#### Exercise goal
In the excerpt on time multiplexing, list every distinct verb form that comes right after the word "may". Give "be" together with the word that follows it, and name each form only once.

#### Document excerpt
⟨
In addition, the use of diode-based illumination modules, such as LEDs, with a comparatively low response time allows time multiplexing. Time multiplexing may enable imaging modes such as a very fast sequential capture of images with and without specular reflection, which the users would experience as simultaneous imaging. Time multiplexing may enable imaging modes such as virtually-simultaneous capture of backscattered and specular reflection images, so that the amount of specular reflection can be adjustable offline. Accordingly, time-multiplexing may be used, e.g., in combination with a pulsed operation of the illumination system. For example, the processing system may be configured to control the contribution of the at least two units in the digital image representation by controlling the illumination system to time-multiplex the at least two units (i.e., by pulsing the respective diodes). In effect, the imaging sensor data may comprise a first subset of frames being primarily based on the light having the first polarization and a second subset of frames being primarily based on the light having the second polarization. The processing may be configured to control the contribution of the at least two units in the digital image representation by controlling a contribution of the first and second subset of frames in the digital image representation of the object. This technique may be combined with the above technique, e.g., by using two imaging sensors and time-multiplexing to separately represent four types of polarizer light in the imaging sensor data.
⟩
(Saved data entries)
⟨
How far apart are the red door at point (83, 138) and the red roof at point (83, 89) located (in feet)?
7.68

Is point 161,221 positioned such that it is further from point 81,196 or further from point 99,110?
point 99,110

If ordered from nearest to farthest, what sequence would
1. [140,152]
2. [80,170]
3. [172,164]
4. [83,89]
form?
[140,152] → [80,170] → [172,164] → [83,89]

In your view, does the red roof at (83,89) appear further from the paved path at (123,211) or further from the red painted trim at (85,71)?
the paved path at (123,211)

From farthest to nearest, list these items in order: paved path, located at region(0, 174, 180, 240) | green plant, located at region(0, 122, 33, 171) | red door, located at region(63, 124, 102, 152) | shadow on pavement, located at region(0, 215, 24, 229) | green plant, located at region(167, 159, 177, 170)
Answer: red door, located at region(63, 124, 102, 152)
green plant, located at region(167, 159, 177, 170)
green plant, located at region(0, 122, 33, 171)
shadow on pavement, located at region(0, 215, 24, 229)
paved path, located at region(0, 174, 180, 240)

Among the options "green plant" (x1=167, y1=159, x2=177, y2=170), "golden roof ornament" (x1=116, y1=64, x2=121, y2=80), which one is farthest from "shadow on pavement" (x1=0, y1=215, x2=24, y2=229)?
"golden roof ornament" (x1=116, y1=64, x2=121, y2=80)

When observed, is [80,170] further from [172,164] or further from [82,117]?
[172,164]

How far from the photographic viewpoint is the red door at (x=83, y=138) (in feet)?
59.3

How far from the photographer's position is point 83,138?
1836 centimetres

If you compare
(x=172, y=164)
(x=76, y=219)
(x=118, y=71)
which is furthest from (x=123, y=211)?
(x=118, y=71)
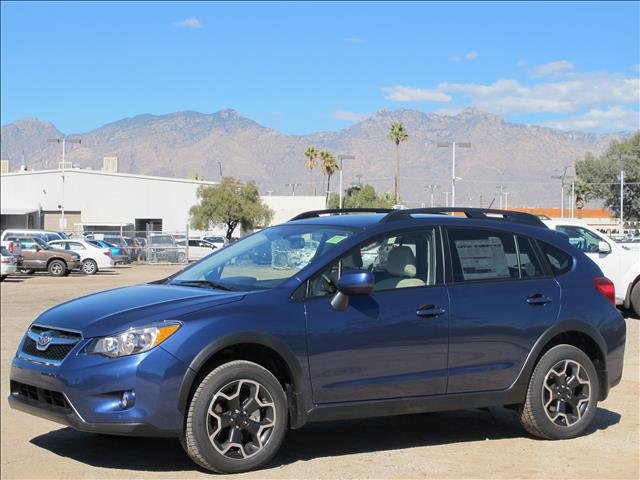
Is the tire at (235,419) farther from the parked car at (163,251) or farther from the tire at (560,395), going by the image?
the parked car at (163,251)

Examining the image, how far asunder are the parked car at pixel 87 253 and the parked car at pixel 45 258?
1.84 metres

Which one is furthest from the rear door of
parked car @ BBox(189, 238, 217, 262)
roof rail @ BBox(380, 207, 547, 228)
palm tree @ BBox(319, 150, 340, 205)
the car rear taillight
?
palm tree @ BBox(319, 150, 340, 205)

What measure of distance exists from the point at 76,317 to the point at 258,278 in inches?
50.8

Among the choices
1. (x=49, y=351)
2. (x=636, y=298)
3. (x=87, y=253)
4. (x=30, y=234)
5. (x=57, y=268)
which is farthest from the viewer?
(x=87, y=253)

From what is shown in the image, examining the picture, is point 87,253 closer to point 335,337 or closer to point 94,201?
point 335,337

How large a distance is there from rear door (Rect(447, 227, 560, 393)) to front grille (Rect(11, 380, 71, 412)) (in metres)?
2.68

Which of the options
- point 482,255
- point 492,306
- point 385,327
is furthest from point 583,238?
point 385,327

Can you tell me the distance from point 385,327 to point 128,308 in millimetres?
1737

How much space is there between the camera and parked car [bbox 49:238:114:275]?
39.8 meters

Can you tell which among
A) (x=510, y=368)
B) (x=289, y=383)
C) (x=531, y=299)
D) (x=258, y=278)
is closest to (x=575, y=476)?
(x=510, y=368)

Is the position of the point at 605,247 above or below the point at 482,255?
below

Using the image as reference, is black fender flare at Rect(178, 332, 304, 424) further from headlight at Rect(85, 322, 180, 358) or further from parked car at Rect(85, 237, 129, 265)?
parked car at Rect(85, 237, 129, 265)

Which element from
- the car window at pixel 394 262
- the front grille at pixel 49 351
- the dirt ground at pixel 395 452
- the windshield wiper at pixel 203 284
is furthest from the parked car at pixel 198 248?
the front grille at pixel 49 351

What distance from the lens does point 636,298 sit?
1711 centimetres
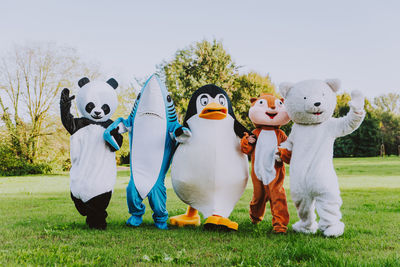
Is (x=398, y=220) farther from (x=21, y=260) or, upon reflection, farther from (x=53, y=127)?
(x=53, y=127)

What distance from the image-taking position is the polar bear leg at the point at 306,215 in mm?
3949

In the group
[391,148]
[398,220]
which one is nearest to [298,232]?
[398,220]

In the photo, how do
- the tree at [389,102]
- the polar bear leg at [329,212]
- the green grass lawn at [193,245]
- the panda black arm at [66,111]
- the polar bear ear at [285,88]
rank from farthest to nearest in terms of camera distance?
1. the tree at [389,102]
2. the panda black arm at [66,111]
3. the polar bear ear at [285,88]
4. the polar bear leg at [329,212]
5. the green grass lawn at [193,245]

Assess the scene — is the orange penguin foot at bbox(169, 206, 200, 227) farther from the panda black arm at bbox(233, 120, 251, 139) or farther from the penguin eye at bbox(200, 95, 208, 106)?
the penguin eye at bbox(200, 95, 208, 106)

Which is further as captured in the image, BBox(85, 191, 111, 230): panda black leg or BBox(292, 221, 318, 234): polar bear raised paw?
BBox(85, 191, 111, 230): panda black leg

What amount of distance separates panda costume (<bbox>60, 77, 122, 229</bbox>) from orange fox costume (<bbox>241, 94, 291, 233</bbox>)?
1884 mm

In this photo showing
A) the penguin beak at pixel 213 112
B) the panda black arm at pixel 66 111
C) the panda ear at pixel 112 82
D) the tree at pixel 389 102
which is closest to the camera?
the penguin beak at pixel 213 112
⟩
#### Written solution
enable
be used
be configured
comprise
be combined